Me: ok, so… I’m just going to lay down here, and you just prop yourself up over me so your eyes are right above mine.

Donor: um. ok, like this?

Me: yeah… ok, now I’m going to have to make you cry… (berating insults ensue, with some pinching and slapping thrown in)

Nah, I don’t think so. I’ll have to brainstorm this one a bit more.

One last thing: one of the benefits of fecal matter transplants I read all the time is acne clearing up within days. I wasn’t expecting to see it so profoundly from the human breast milk, and I don’t know if it was the topical or the internal treatment that did it, but there you go. My acne cleared up.

Day 8: Skin Microbiota

A few months after being given the Cipro IV, my skin aged about 10 years in a matter of weeks. I developed acne and Blepharitis, and my body odor changed, vascilating between sweet and really dank, and my hair started to feel dirty and smell really bad. Even the roots of my eyebrow hairs started to hurt and get infected.

The sweet odor is gone as I’ve gotten a handle on the worst of the yeast overgrowth. My skin has recovered microbes in the normal fashion, through touching and hugging and kissing other people, but I still suffer from regular rashes on my neck and back and my eyelashes still get crusty in spite of scrubbing them well. I decided to include my skin and eyes in my microbiome rebuilding project.

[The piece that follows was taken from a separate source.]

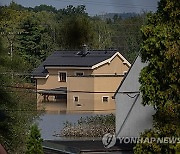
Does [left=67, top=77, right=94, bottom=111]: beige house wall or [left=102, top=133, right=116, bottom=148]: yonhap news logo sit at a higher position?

Today I prepared my bed as a nest for encouraging new microbiota, with clean sheets and blankets. I soaked in a mineral bath for an hour, and scrubbed my eyelashes well, then rinsed my hair and body with a quarter cup of raw apple cider vinegar in 2 cups of water, working it down to the roots of my hair.

Then I towel dried and used a half ounce of human breast milk all over, especially in the nape of my neck where my worst rashes start, along my eyelashes and eyebrows, and on my toes where I battle fungus that causes painful peeling.

Then I went to bed to type this. I’m hoping that whatever transfers to my sheets will continue to innoculate me until the next time I change my sheets.

I have some cloths in my bag, and I as I interact with each of my insanely healthy friends (especially those who’ve recently traveled overseas) I’ll ask them to scrub their skin with a cloth, which I’ll then sleep with in the hopes that their microbiota will help rebuild the diversity in my microbiome.